──────── Texto elegido ────────

Por Oscar Tenreiro
Termino hoy de comentar el texto de Carlos Raul Villanueva sobre el arquitecto yendo a los últimos párrafos y particularmente a la primera de las “consecuencias” que él deduce de sus comentarios introductorios: “El arquitecto vive en un desequilibrio a veces realmente dramático, causado por la inestabilidad y por las contradicciones de la sociedad que lo circunda y condiciona”
Cualquiera podría pensar, a la vista del modo glamoroso como transcurren actualmente las vidas de los famosos, que ese concepto de Villanueva pertenece al pasado o es el producto de alguna frustración. Pero no podría ser más verdadero hoy, no sólo porque en esta parte del mundo las contradicciones han llegado a niveles impensables, sino porque, como se hace notar con insistencia, en los países centrales el avance material ha promovido la ignorancia ante las realidades planetarias. Máximo desequilibrio, subproducto ideológico del talante indiferente de quien no ve más allá de su bienestar, paradójicamente imitado por sectores sociales deseosos de estar al día que desde las periferias observan atentamente al centro.

────────

--- Qué hacer ---
a – Anota todas las expresiones con las que el texto sobre Villanueva nombra zonas del mundo.
b – Sigue escribiendo el texto sobre Villanueva desde el punto en que se detiene.

──────── Datos de entrada ────────

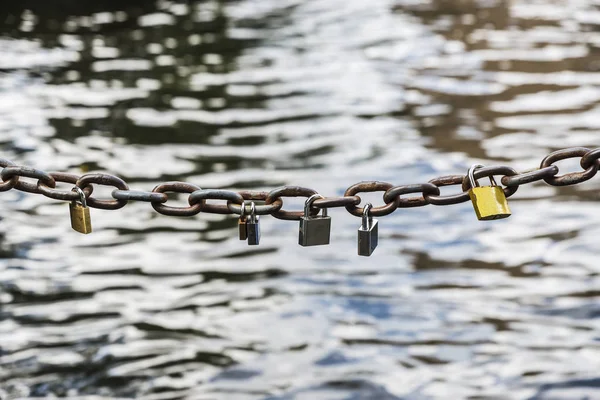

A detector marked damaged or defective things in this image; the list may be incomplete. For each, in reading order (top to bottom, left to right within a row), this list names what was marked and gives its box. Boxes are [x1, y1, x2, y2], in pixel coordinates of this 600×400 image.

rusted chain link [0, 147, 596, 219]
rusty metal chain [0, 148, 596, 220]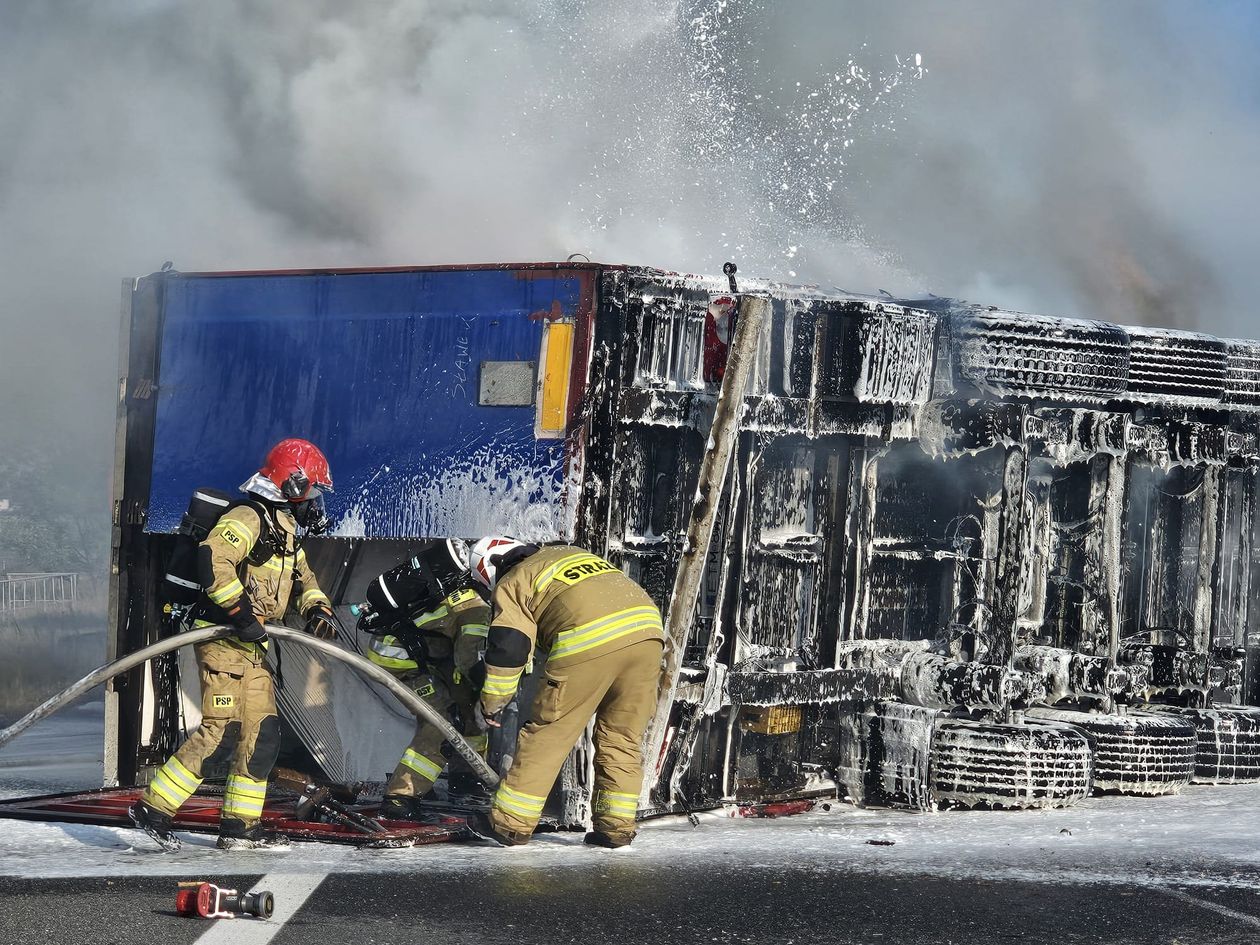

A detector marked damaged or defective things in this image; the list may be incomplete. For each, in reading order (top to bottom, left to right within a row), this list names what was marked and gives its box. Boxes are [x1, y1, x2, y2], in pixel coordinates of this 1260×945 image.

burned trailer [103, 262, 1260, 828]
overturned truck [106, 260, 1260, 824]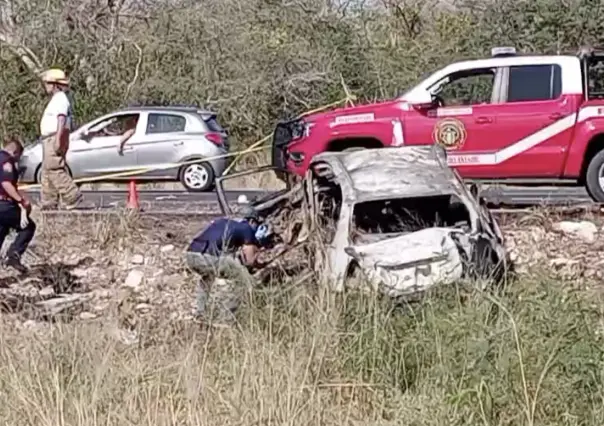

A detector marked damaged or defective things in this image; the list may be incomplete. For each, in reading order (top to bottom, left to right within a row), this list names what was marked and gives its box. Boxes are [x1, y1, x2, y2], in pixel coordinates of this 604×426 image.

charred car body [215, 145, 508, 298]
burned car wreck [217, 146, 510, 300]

────────
──────── Datos de entrada ────────

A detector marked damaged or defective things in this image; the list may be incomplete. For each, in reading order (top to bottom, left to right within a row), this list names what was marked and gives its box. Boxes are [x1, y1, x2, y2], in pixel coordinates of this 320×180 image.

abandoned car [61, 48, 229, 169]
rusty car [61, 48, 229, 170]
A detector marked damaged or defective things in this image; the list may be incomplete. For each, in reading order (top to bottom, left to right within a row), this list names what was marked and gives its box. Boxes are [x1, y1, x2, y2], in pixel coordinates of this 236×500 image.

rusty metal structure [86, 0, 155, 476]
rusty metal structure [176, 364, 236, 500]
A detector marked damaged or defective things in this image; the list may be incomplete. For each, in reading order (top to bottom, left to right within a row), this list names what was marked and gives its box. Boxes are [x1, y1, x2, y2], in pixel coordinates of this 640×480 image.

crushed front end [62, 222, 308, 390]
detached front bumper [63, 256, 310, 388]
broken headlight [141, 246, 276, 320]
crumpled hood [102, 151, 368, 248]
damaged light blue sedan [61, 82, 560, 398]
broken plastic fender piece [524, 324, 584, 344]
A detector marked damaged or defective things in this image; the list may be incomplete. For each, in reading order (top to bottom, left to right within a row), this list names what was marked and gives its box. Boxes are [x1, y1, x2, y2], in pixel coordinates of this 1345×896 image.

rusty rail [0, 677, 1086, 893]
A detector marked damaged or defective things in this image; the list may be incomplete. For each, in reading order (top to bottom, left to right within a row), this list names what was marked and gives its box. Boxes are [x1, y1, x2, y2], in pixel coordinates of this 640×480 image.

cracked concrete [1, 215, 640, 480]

────────
──────── Datos de entrada ────────

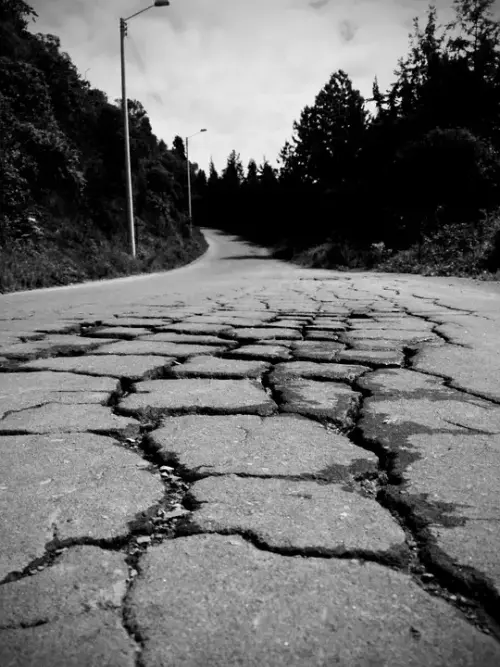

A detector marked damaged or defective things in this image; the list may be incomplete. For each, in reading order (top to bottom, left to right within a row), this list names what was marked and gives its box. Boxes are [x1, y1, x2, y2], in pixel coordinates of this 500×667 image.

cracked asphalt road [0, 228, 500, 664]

────────

--- Respuestas ---
a –
- esta parte del mundo
- los países centrales
- las periferias
- el centro

b –
Y como el arquitecto se forma a partir del deseo de entender el escenario de su actuación, lo afecta de modo especial esa “marcha general de las cosas”.
Podría decirse sin embargo que ese desequilibrio dramático desaparecería si el deseo de universalidad y de profundización intelectual, reclamado también por Villanueva para el arquitecto, se moderase y se regresara de ese “olor de heroicidad” que le imprimieron a la profesión las aspiraciones modernas. El arquitecto se vería más bien como un simple artesano haciendo su tarea, siguiendo instrucciones, dedicándose pacientemente a su oficio. Una actitud a favor de la cual se hizo mucha propaganda en tiempos del posmodernismo, y fue presentada como vuelta hacia la razonabilidad y el buen sentido, contrapeso necesario y deseable de los excesos de la modernidad.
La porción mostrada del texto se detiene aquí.